Segment Start: Exercise data

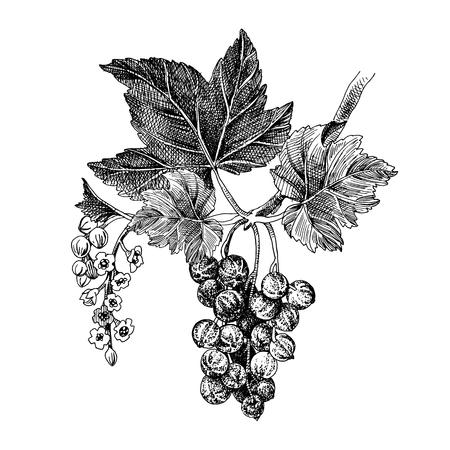 Handgezeichneter roter Johannisbeerzweig mit Blättern und Blumen. Vektor-Illustration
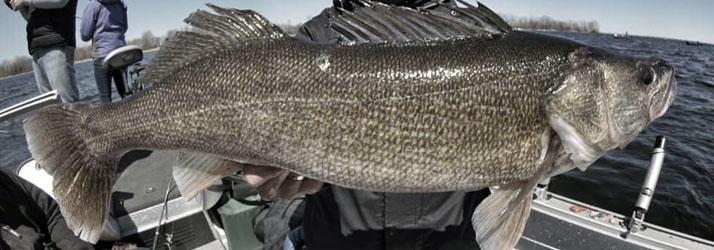 Fishing Guide Green Bay WI Walleye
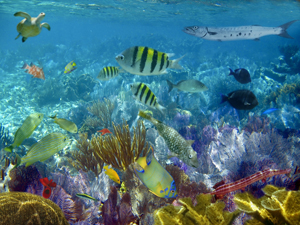 The glorious Marine life of the Bahamas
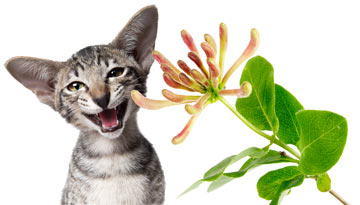 Honeysuckle affects some cats the same way catnip does!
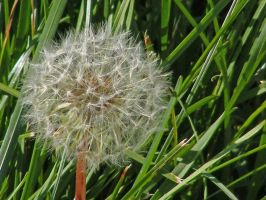 dandilion by poeticwriter007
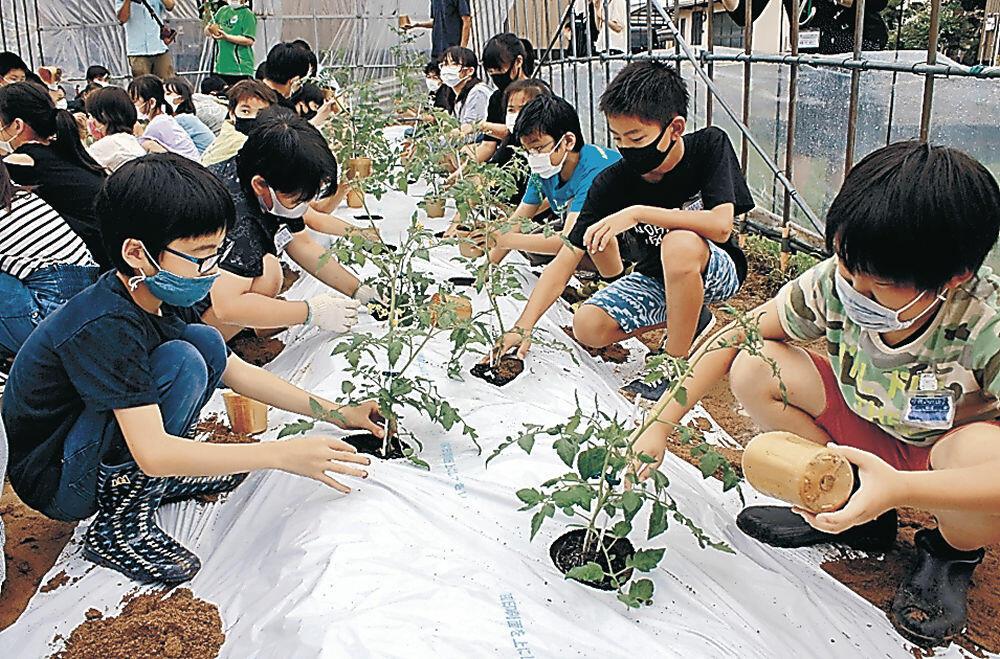 トマトの苗を植える児童=小松市向本折小
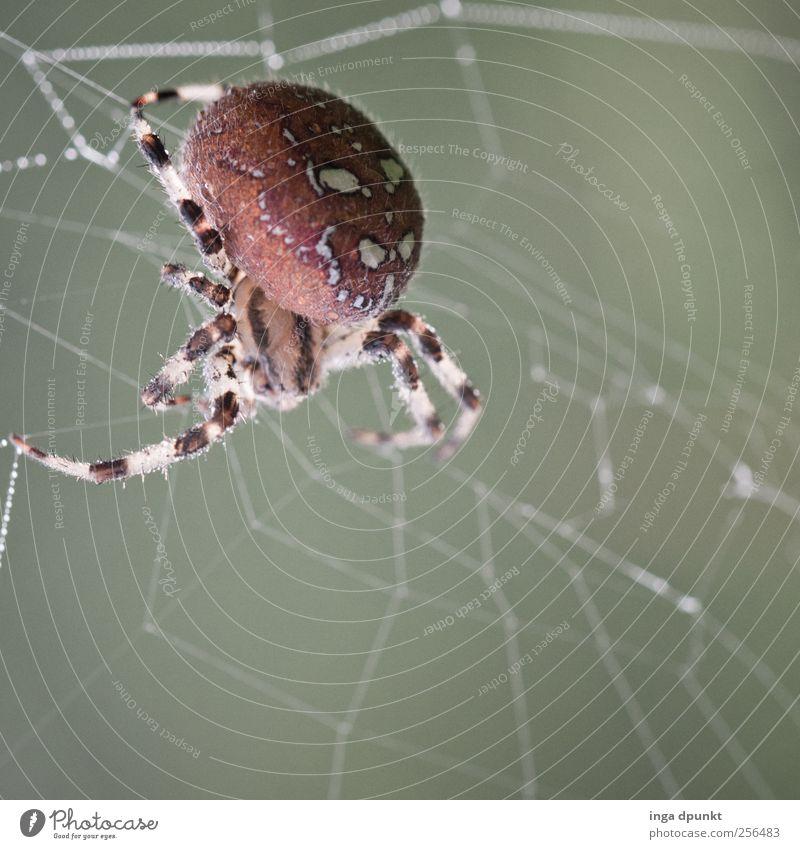 die Spinnen! Umwelt Natur Tier Herbst Garten Feld Wildtier Kreuzspinne 1 beobachten warten bedrohlich listig grau Willensstärke Macht Spinnennetz Leben Beute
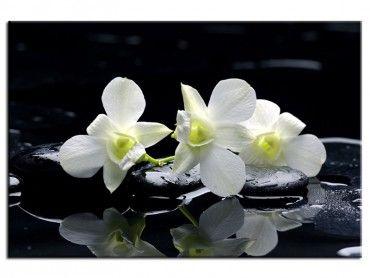 Tableau zen deco design orchidée blanche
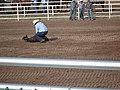 CFD Tie-down roping Derrick Elliot Traylor.jpg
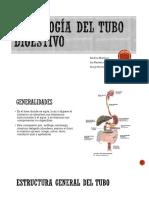 EXPO-HISTOLOGIA TUBO DIGESTIVO MEDICINA 2018-1 (1)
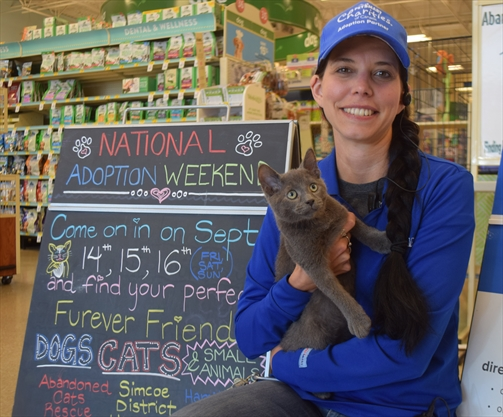 Upper Stoney Creek PetSmart helped find homes for 70 animals in need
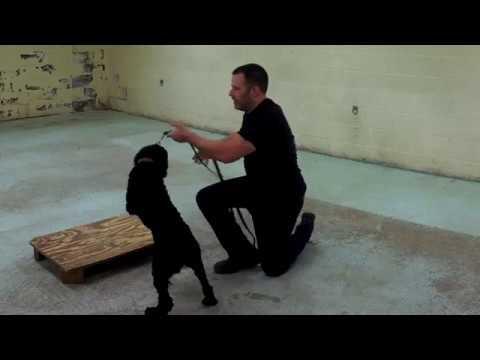 Humane Punishment in Dog Training - Live Classroom Sample 2 (k9-1.com)
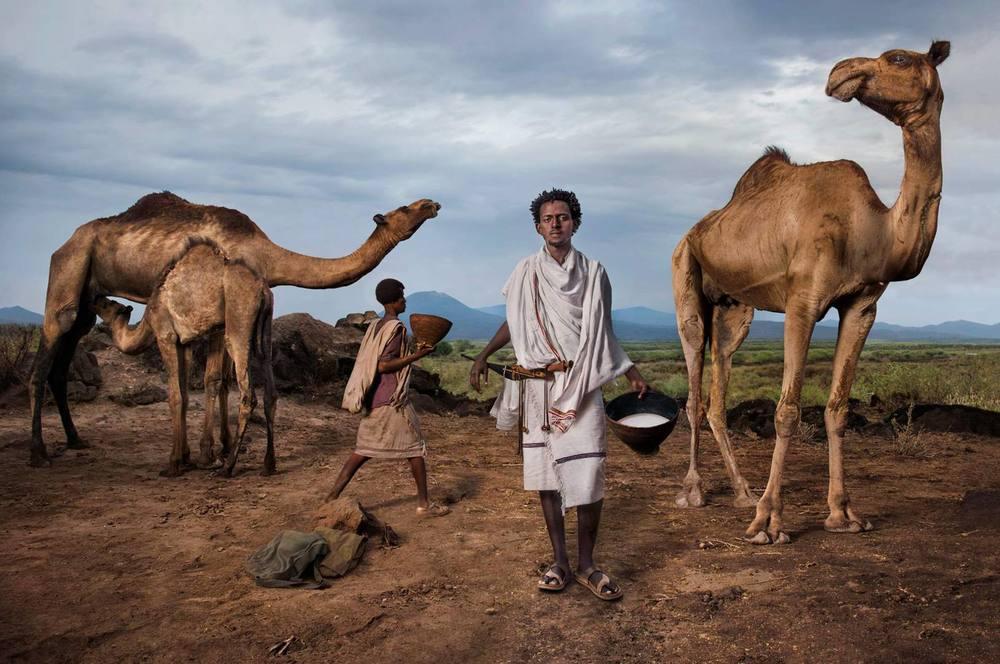 camel milk - slow food - girl gone authenticcamel milk - slow food - girl gone authentic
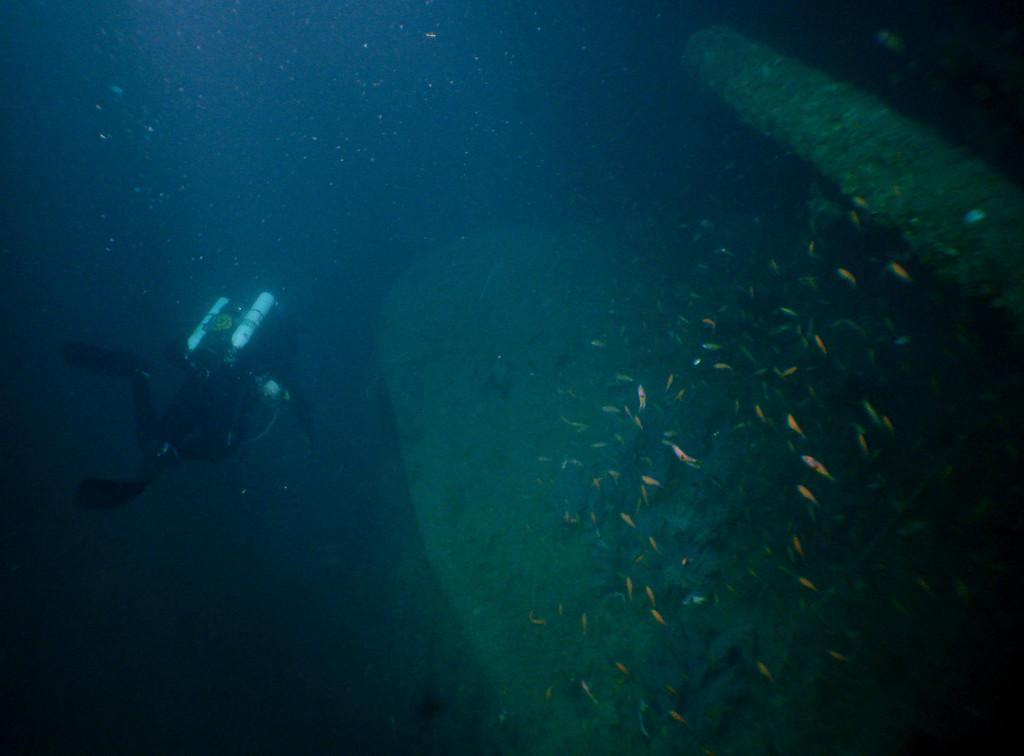 Craig swiming at the stern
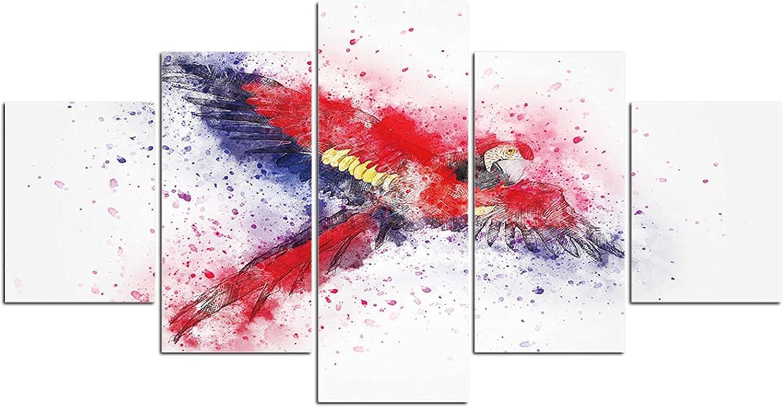 online shopping ARNLRDYA Wall Decor Bird Animals Low price Wa Abstract Parrot Framed Macaw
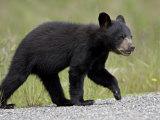 Black Bear (Ursus Americanus) Cub Crossing the Road  Alaska Highway  British Columbia  Canada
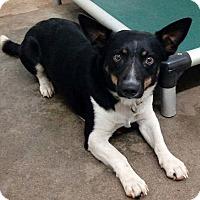 Adopt A Pet :: AJ - Sylacauga, AL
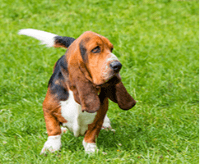 Basset hound – charakter, cena, opis rasy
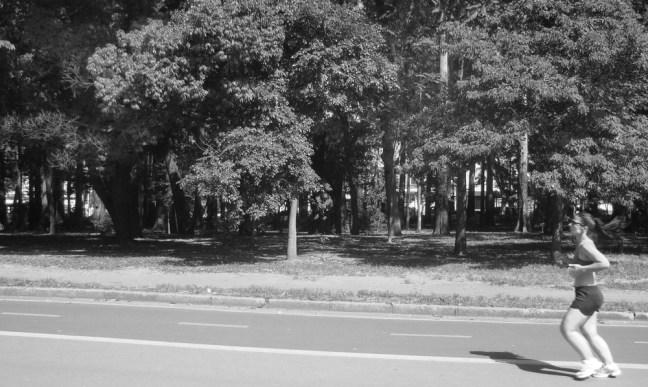 km 6 - Parque do Ibirapuera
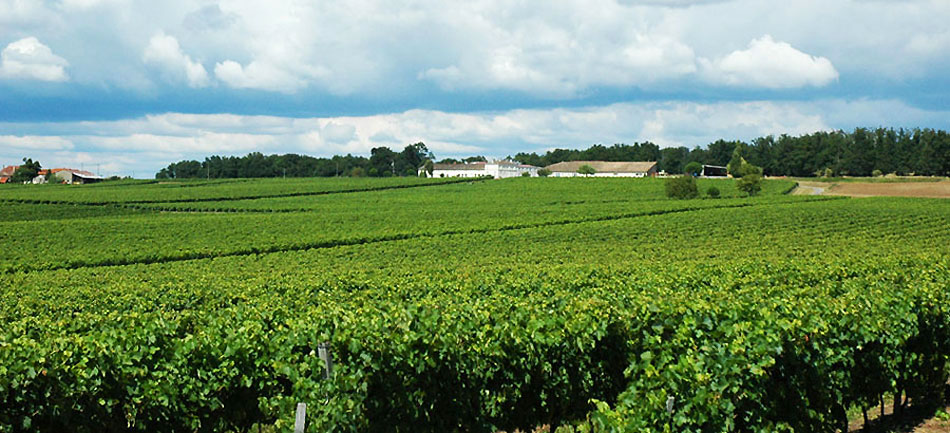 photo 6 du vignoble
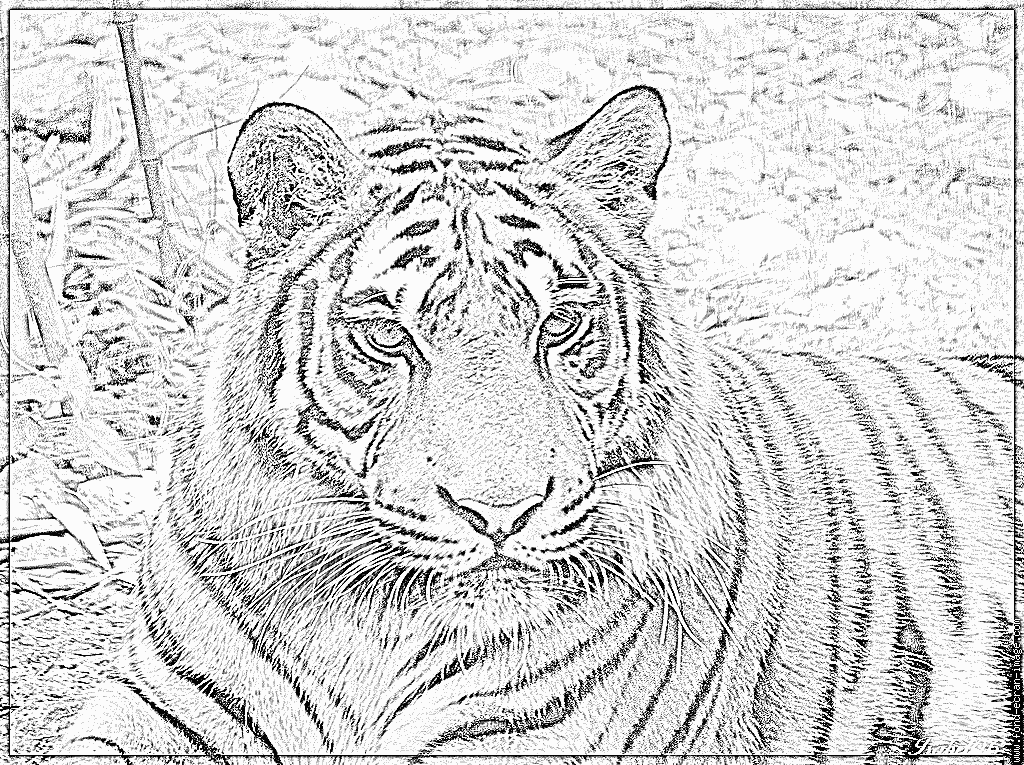 Colorier un tigre en ligne - Image dessin tigre ...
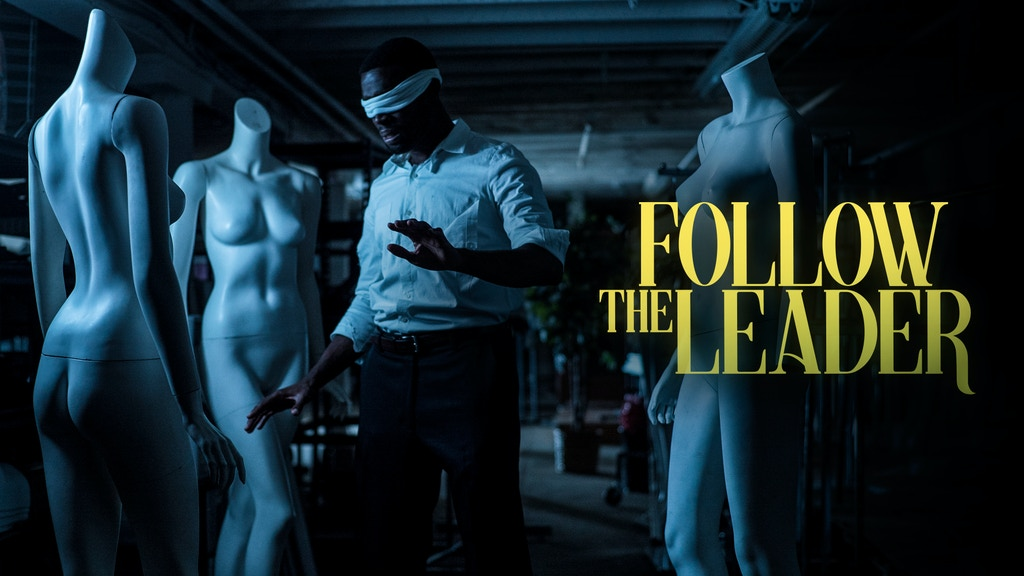 Follow The Leader project video thumbnail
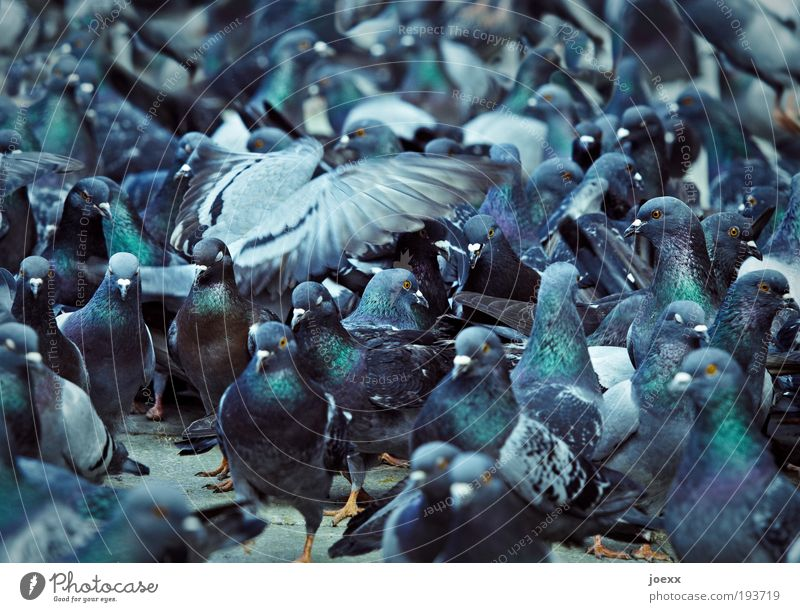 Blue Bird Together Wing Group of animals Narrow Chaos Bizarre Muddled Pigeon Animal To feed Aggression Feeding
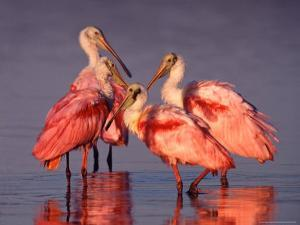 Four Roseate Spoonbills at Dawn by Charles Sleicher
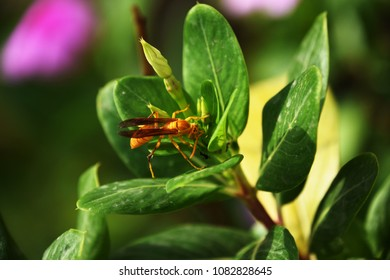 Yellow wasp in leaves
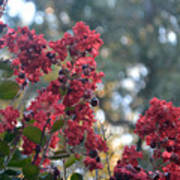 Crepe Myrtle Tree Blossoms Poster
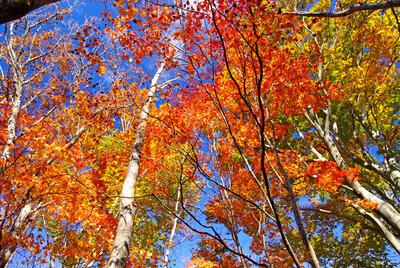 秋の絵本から | 絶景事典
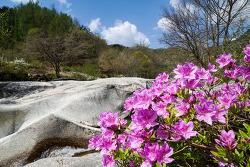 수달래의 봄노래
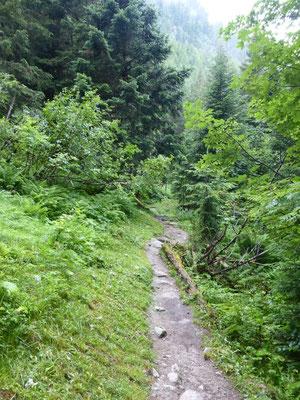 Nous prenons un sentier en forêt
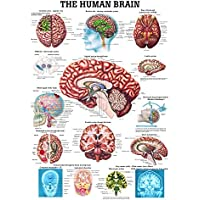 ruediger Anatomía ch14The Human Brain Pizarra, Inglés, 70cm x 100cm, papel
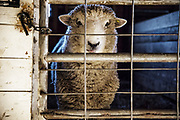 Sheep, Martha's Vineyard, Massachusetts, USA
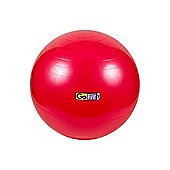 GoFit Gym ball with Pump, Ball Plugs & Poster - 55cm RED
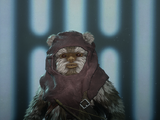 Ewok Hunter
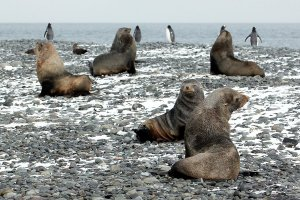 Fur seals and gentoo penguins at Yankee Harbor.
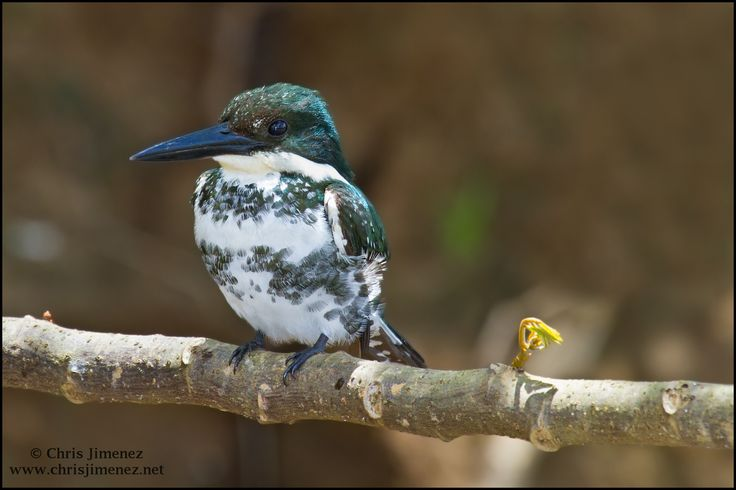 Green Kingfisher | by Chris Jimenez Nature Photo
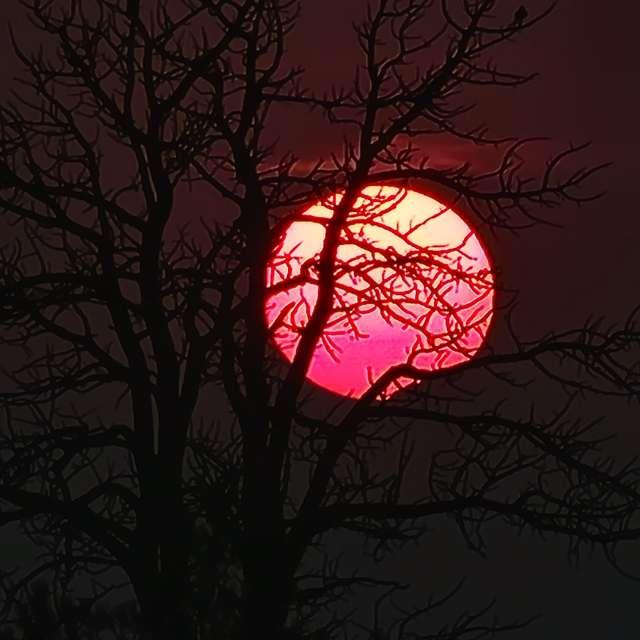 Hazy sunset behind dead trees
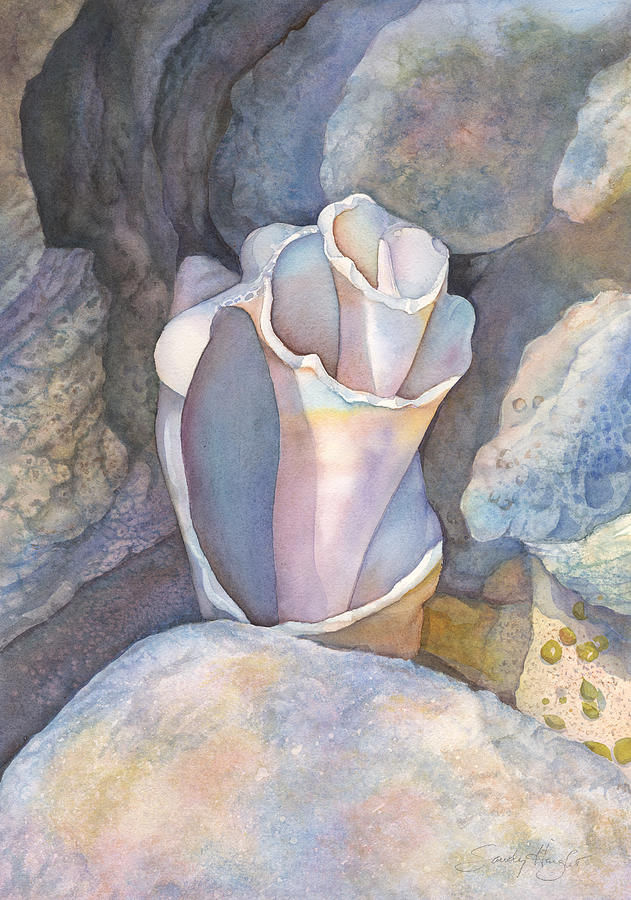 Cozumel Shell Painting By Sandy Haight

Segment End: Exercise data

_Assignment_. Write out exactly the lines between the start of the data and the line with "Craig swiming at the stern", including both, but none of the pictures.

_Exercise solution_.
 Handgezeichneter roter Johannisbeerzweig mit Blättern und Blumen. Vektor-Illustration
 Fishing Guide Green Bay WI Walleye
 The glorious Marine life of the Bahamas
 Honeysuckle affects some cats the same way catnip does!
 dandilion by poeticwriter007
 トマトの苗を植える児童=小松市向本折小
 die Spinnen! Umwelt Natur Tier Herbst Garten Feld Wildtier Kreuzspinne 1 beobachten warten bedrohlich listig grau Willensstärke Macht Spinnennetz Leben Beute
 Tableau zen deco design orchidée blanche
 CFD Tie-down roping Derrick Elliot Traylor.jpg
 EXPO-HISTOLOGIA TUBO DIGESTIVO MEDICINA 2018-1 (1)
 Upper Stoney Creek PetSmart helped find homes for 70 animals in need
 Humane Punishment in Dog Training - Live Classroom Sample 2 (k9-1.com)
 camel milk - slow food - girl gone authenticcamel milk - slow food - girl gone authentic
 Craig swiming at the stern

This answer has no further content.